Internships Inside the Capitol
Internships are an important part of the curriculum at Lebanon Valley College; some students have taken their internship opportunity to the state level.
Students who intern at the Pennsylvania Capitol building have the opportunity to work with Pennsylvania’s senators, lieutenant governor and governor. A day of work includes attending committee meetings, conducting research, writing citations, organizing events and making lasting connections.
Jordan Hykes '18, a politics major, interned for the lieutenant governor’s office last summer.
“The part (of the internship) I loved the most was interacting with a wide variety of people,” Hykes said. “Sometimes I was talking with various legislators and lobbyists and other times I talked with tourists from various countries.”
Hykes felt the internship helped his communication skills and understanding of politics firsthand. Over the summer, he acquired a fair amount of practical knowledge for Pennsylvania politics that will help him in his major and future studies.
Politics and pre-law major Cassidy DeCosmo '18 is currently interning with the governor’s office of constituent services.
“It’s important to stay up-to-date on what’s going on in Pennsylvania politics and news,” DeCosmo said. “No matter what I do during a day, it’s always exciting and I’m always learning.

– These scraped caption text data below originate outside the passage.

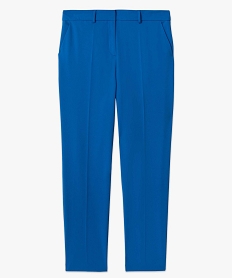 pantalon de tailleur femme bleu pantalons1769301_4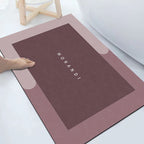Household Fashion Simple Non-slip Quick-drying Absorbent Floor Mat Pi-Mart
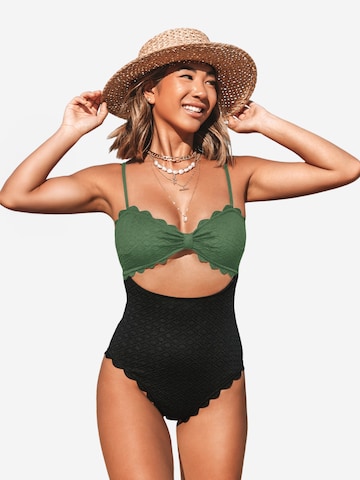 Cupshe Bustier Badeanzug 'DAA12E5E003RA'‌‌ in Grün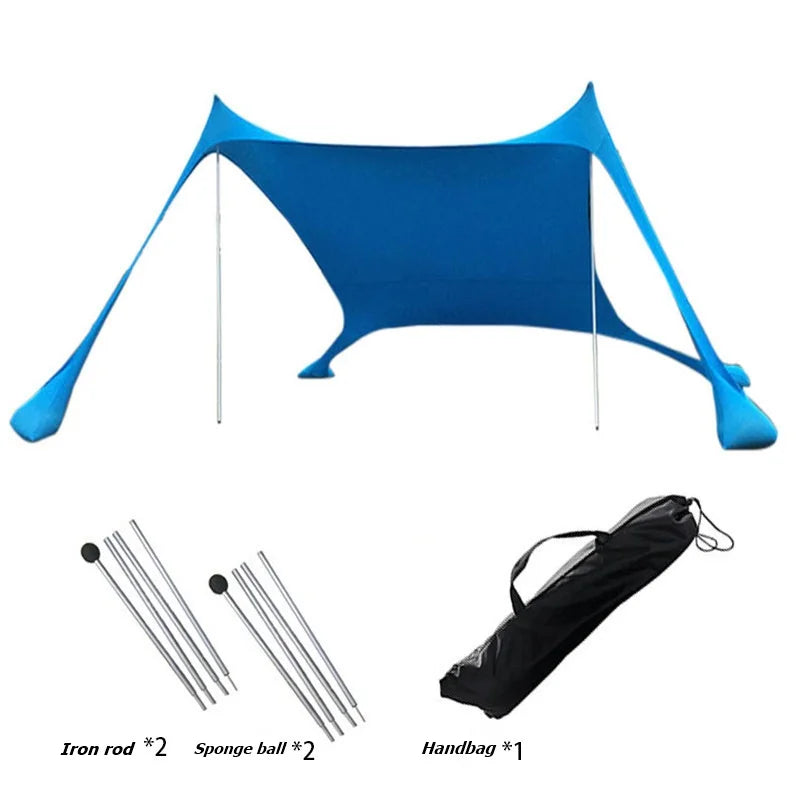 Portable Canopy Tent For Camping Picnic And Outdoor Sun Shelter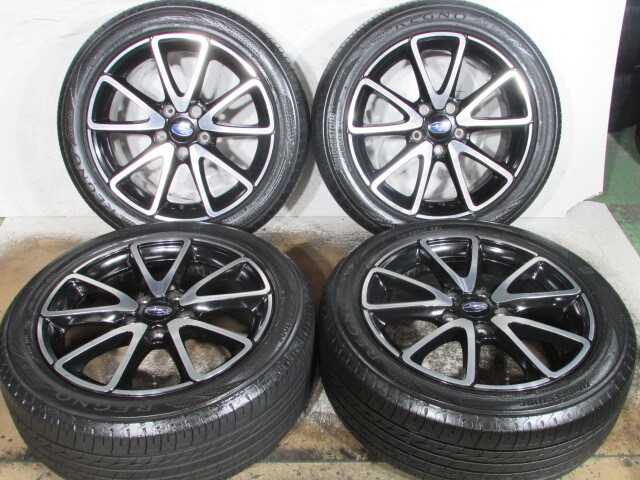 ☆SUBARU■LEVORG■スバルレヴォーグ純正アルミセット■VM.VN系■215/50R17■114.3-5H/17-7J/+55■ブリヂストン■REGNO(レグノ)■GR-XⅡ☆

Plus, the people I work with are so kind and willing to help in any way and that makes going to work so much more enjoyable.”
While interning, DeCosmo has learned to work independently with little instruction and has improved her communication skills and writing abilities. Her job includes writing and sending letters, answering questions from constituents and working with a variety of directors on projects.
DeCosmo believes if a student gets an offer, one will put the skills learned at LVC to use.
“It’s cool to see those two worlds merge and you will have an amazing time,” DeCosmo said.
Hykes also advised students who are seeking an internship at the Capitol to do whatever one can to land one.
“Try to put yourself out there and talk to people,” Hykes said. “You never know who you will meet and what you will overhear.”